Pfizer et des chercheurs de la branche médicale de l'Université du Texas ont mené une étude sur le sang prélevé sur des personnes ayant reçu le vaccin Covid-19.


Les résultats sont cependant limités, car l'étude ne regarde pas l'ensemble complet des mutations trouvées dans l'une ou l'autre des nouvelles variantes à propagation rapide.


"Pfizer et BioNTech ont testé les sérums de personnes immunisées avec le vaccin BNT162b2 pour sa capacité à neutraliser plusieurs souches mutantes", a déclaré vendredi un porte-parole de Pfizer à CNBC par courrier électronique, faisant référence au nom officiel du vaccin Covid.


«À ce jour, nous avons trouvé une couverture cohérente de toutes les souches testées. Les deux sociétés génèrent maintenant des données sur la capacité des sérums de personnes immunisées avec BNT162b2 à neutraliser de nouvelles souches. »


«Nous avons un besoin urgent de données»


Les chercheurs espèrent avoir plus de données sur l'efficacité des vaccins contre d'autres mutations trouvées au Royaume-Uni et en Afrique du Sud dans les semaines à venir, a rapporté Reuters.


«Il est important de noter que l'étude n'examine pas réellement ces variantes directement, mais se concentre uniquement sur une seule mutation dans ces variantes (la mutation 501Y)», a déclaré le Dr Deepti Gurdasani, épidémiologiste clinique à l'Université Queen Mary de Londres, à CNBC par courrier électronique. le vendredi.
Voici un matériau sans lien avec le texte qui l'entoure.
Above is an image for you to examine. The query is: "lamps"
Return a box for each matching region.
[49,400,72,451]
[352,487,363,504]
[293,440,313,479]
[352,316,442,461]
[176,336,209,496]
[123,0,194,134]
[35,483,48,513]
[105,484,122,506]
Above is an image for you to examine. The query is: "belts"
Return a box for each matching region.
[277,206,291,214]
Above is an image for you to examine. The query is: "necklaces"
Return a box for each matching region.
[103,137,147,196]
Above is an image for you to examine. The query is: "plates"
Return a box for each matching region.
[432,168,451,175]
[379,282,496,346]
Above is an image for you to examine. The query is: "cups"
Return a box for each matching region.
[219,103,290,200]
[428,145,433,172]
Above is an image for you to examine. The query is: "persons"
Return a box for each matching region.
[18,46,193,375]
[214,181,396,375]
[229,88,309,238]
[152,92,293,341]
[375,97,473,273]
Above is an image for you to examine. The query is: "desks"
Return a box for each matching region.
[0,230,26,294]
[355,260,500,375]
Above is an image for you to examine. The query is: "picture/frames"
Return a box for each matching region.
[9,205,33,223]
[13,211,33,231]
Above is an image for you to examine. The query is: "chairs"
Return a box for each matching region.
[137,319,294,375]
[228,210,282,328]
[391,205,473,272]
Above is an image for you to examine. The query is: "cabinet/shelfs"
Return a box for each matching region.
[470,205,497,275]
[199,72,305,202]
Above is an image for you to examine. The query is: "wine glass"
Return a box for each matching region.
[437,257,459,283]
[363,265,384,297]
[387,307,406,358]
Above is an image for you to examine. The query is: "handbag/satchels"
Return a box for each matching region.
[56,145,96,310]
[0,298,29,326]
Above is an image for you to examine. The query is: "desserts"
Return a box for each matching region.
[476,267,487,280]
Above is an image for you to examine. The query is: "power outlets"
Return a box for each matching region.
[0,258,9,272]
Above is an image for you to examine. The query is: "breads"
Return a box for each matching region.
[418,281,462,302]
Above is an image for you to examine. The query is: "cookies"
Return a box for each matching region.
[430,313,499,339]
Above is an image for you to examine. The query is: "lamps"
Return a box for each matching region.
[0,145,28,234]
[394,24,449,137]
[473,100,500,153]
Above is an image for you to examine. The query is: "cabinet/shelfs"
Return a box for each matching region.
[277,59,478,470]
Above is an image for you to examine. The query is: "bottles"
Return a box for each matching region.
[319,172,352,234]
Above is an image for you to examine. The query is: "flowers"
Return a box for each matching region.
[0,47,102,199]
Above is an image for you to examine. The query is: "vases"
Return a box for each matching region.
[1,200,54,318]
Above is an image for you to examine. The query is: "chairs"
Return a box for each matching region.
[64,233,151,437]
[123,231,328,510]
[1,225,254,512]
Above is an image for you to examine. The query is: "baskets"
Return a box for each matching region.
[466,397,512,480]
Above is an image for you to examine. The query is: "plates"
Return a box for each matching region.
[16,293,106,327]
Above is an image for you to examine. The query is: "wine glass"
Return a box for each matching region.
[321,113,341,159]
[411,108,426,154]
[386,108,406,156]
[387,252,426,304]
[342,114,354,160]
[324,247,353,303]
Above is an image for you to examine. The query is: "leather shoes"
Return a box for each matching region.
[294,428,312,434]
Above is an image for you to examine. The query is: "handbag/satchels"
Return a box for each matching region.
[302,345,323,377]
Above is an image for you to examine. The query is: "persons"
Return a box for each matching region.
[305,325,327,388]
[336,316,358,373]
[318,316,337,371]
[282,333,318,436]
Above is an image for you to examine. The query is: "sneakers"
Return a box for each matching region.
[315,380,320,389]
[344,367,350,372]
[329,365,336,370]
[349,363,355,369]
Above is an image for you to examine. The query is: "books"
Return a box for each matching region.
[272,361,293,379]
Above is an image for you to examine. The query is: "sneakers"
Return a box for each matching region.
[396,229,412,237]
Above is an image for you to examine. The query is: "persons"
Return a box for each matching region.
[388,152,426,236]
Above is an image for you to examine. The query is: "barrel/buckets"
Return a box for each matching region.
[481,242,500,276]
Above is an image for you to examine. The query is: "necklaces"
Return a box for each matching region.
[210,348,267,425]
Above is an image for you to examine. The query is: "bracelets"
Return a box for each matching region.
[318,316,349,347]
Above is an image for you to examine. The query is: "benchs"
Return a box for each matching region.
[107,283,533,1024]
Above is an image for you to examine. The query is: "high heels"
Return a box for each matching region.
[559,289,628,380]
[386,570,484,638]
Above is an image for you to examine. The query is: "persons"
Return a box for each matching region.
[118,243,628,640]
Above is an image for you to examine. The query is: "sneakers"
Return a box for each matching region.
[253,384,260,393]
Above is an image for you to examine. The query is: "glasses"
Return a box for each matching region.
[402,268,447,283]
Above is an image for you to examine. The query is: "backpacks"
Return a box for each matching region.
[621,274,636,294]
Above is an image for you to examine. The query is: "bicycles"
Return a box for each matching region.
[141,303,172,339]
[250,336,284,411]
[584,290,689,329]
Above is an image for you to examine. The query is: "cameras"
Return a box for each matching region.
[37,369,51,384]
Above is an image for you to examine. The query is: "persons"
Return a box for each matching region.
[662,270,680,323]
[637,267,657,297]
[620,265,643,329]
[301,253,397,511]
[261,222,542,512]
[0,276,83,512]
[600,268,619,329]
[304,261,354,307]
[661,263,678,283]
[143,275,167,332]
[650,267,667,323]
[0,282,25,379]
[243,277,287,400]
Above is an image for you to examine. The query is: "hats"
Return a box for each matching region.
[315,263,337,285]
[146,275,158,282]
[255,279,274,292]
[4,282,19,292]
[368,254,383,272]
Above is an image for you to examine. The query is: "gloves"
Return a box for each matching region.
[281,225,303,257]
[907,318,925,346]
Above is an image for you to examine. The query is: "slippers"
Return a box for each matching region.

«Ainsi, s'il est rassurant qu'une mutation au sein de ces variants ne soit pas associée à la fuite des vaccins, du moins en laboratoire, nous avons besoin de toute urgence de données sur ces mutations, et de préférence sur le virus variant avec une combinaison de mutations, car celles-ci peuvent agir différemment en combinaison. »


L'Organisation mondiale de la santé a déclaré le mois dernier que les autorités sanitaires «recherchaient d'urgence» si la mutation N501Y pouvait avoir un impact sur les performances du vaccin.


La variante du virus qui a émergé en Afrique du Sud est particulièrement préoccupante. En effet, cette variante porte deux autres mutations dans la protéine de pointe (E484K et K417N, entre autres) qui ne sont pas présentes dans la souche britannique, nommée «VOC-202012/01», VOC signifiant «Variant of Concern».


Gurdasani a déclaré que la mutation E484K était «particulièrement préoccupante» car elle avait été associée à une neutralisation significativement réduite par les anticorps en laboratoire.


À ce jour, plus de 88,1 millions de personnes ont contracté le coronavirus dans le monde, avec 1,9 million de décès, selon les données compilées par l'Université Johns Hopkins.


- Holly Ellyatt de CNBC a contribué à ce rapport.